*Data supplied:*

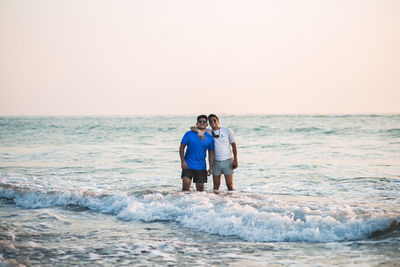 Rear view of man standing at beach against clear sky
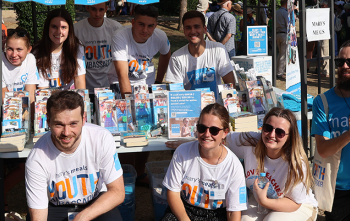 Image of Mary's Meals supporters posing with Mary's Meals props. 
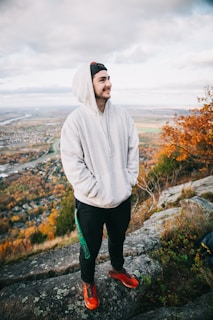 a man in a hoodie standing on top of a mountain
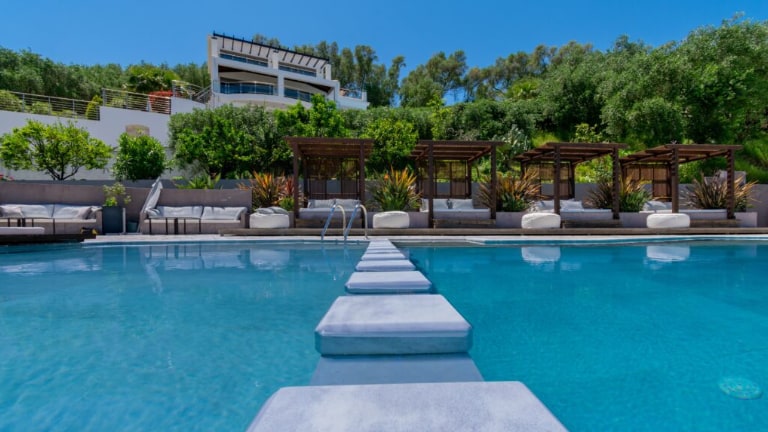 Swimming pool with a luxury hotel in the background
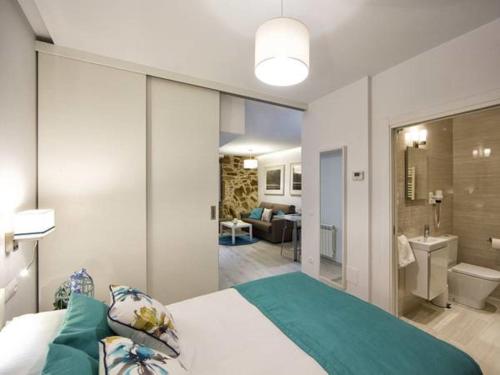 a bedroom with a large bed and a bathroom at Bolboreta Dreams Apartamentos Turísticos in Santiago de Compostela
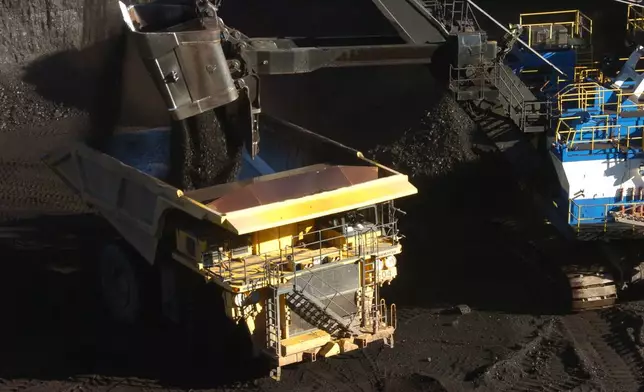 A mechanized shovel loads coal into a haul truck at the Spring Creek mine, in this Nov. 15, 2016 photo, near Decker, Mont. (AP Photo/Matthew Brown)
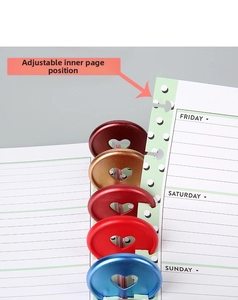 Macro view of heart-shaped plastic binding discs and mushroom hole loose-leaf notebook pages
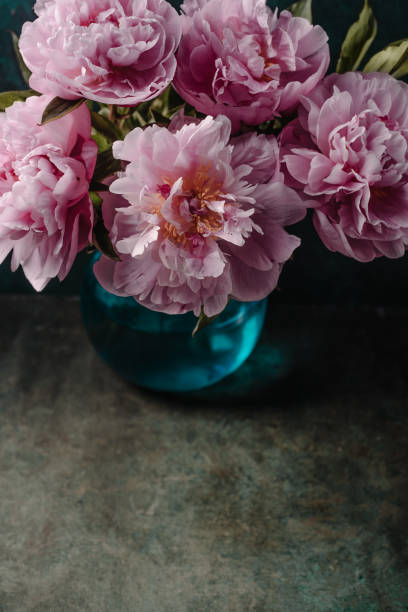 istock Background with pink peonies in vase 1460340449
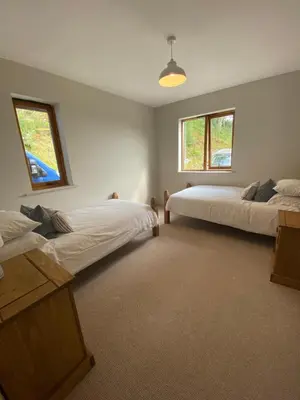 a bedroom with two beds and two windows at Llety Cynnes in Machynlleth
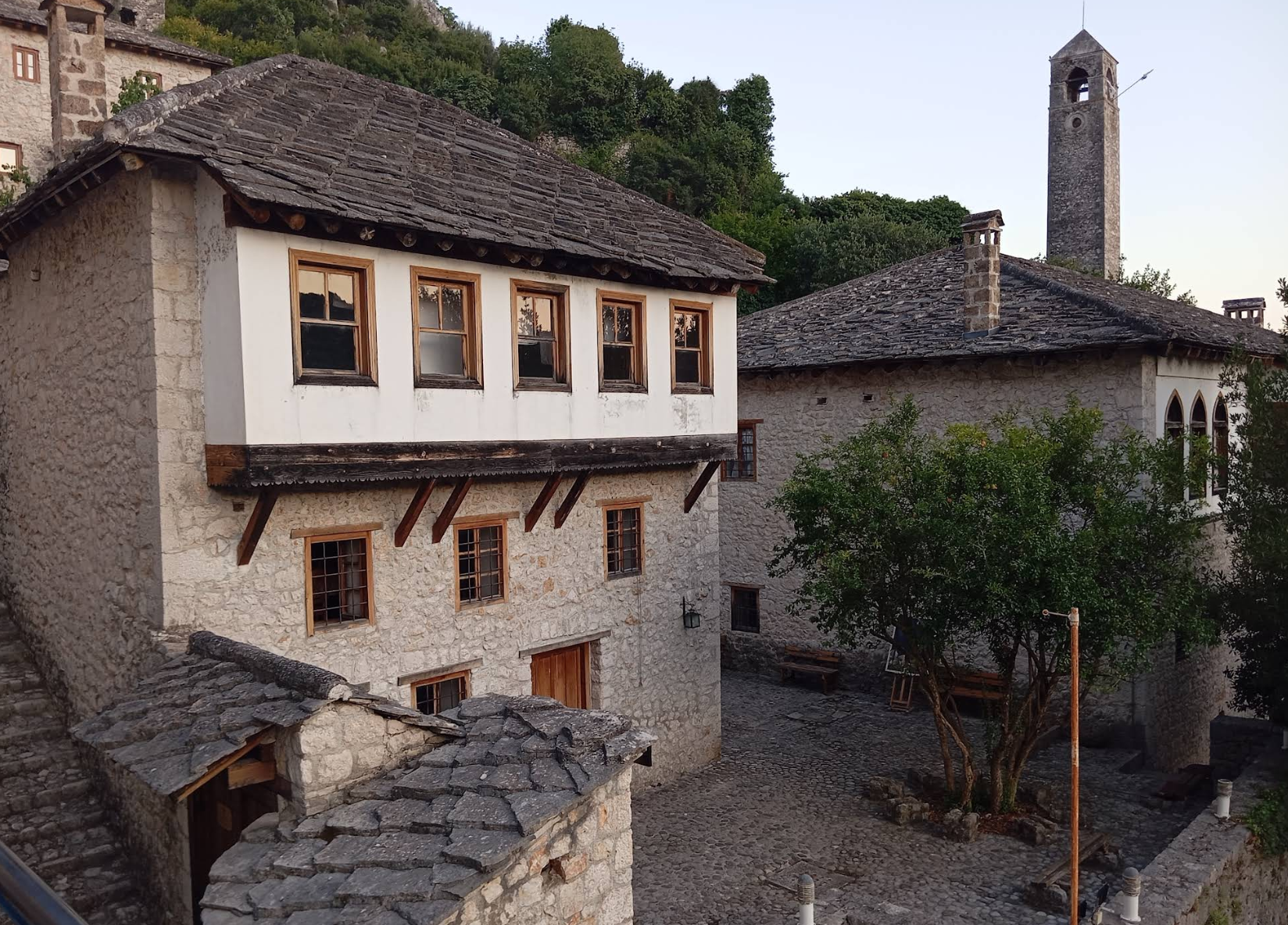  Dvorište Kuće Gavrankapetanovića u Počitelju, bijela fasada sa drvenim detaljima i kamenim popodom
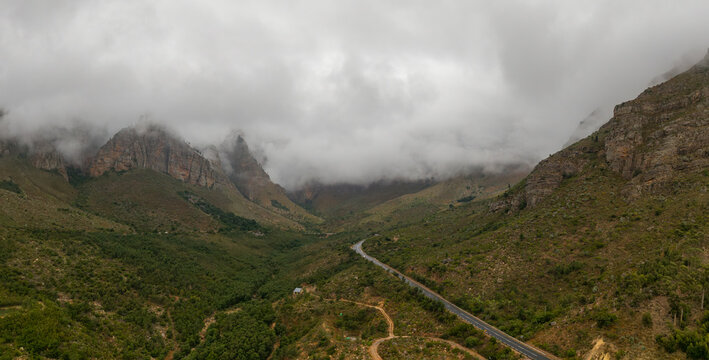 Aerial view of a winding road snakes through the verdant valley, cradled by rugged mountains veiled in misty clouds, creating a serene yet dramatic landscape, Paarl, Western Cape, South Africa.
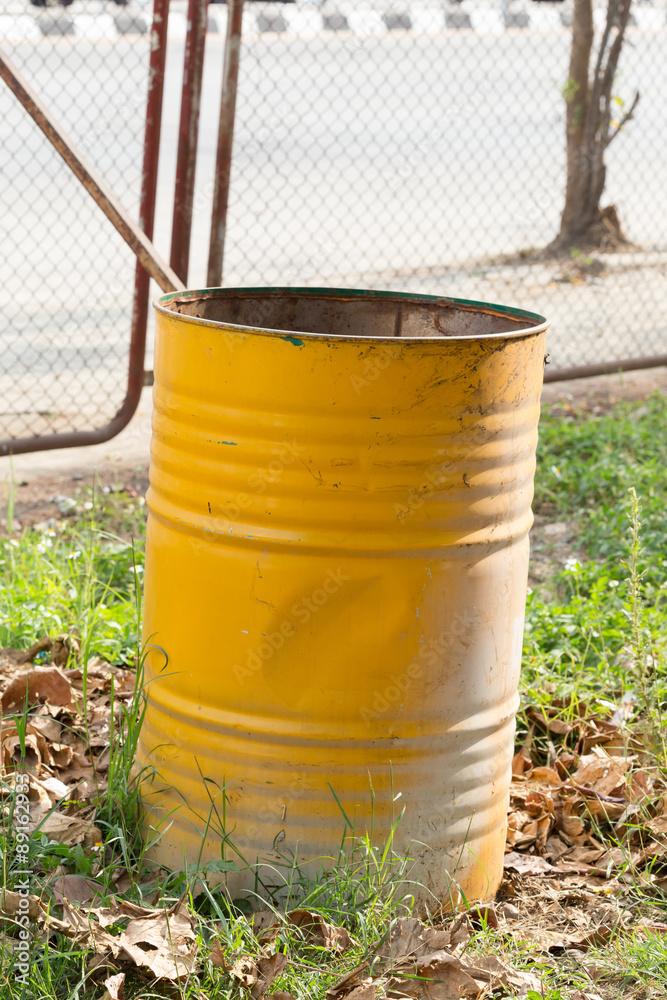 yellow trashcan of recycle old fuel tank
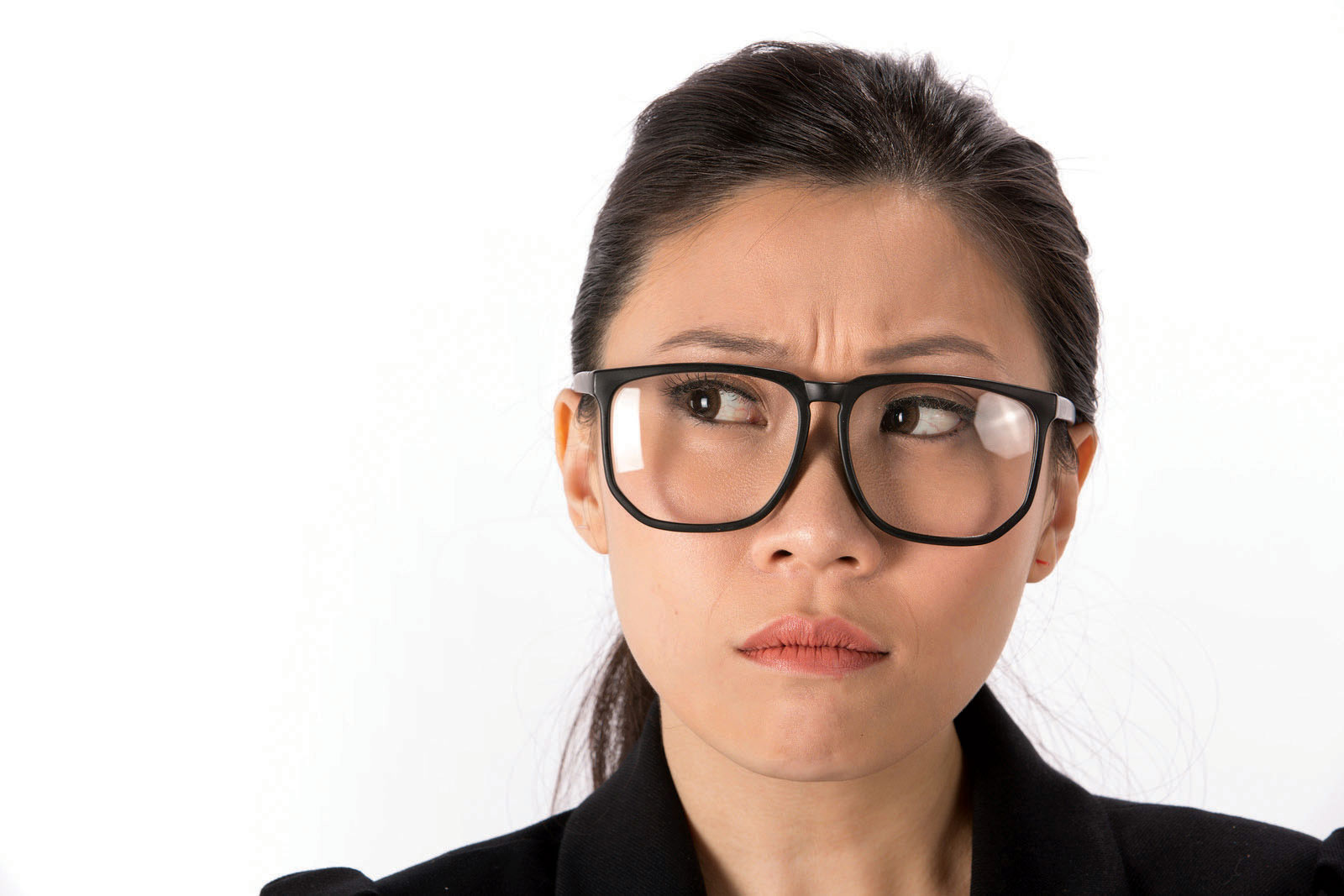woman looking perplexed in glasses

*Task requirements:* Repeat the records above exactly, from the first line through the line that contains "A mechanized shovel", and leave out the pictures.

*Task solution:*
 Rear view of man standing at beach against clear sky
 Image of Mary's Meals supporters posing with Mary's Meals props. 
 a man in a hoodie standing on top of a mountain
 Swimming pool with a luxury hotel in the background
 a bedroom with a large bed and a bathroom at Bolboreta Dreams Apartamentos Turísticos in Santiago de Compostela
 A mechanized shovel loads coal into a haul truck at the Spring Creek mine, in this Nov. 15, 2016 photo, near Decker, Mont. (AP Photo/Matthew Brown)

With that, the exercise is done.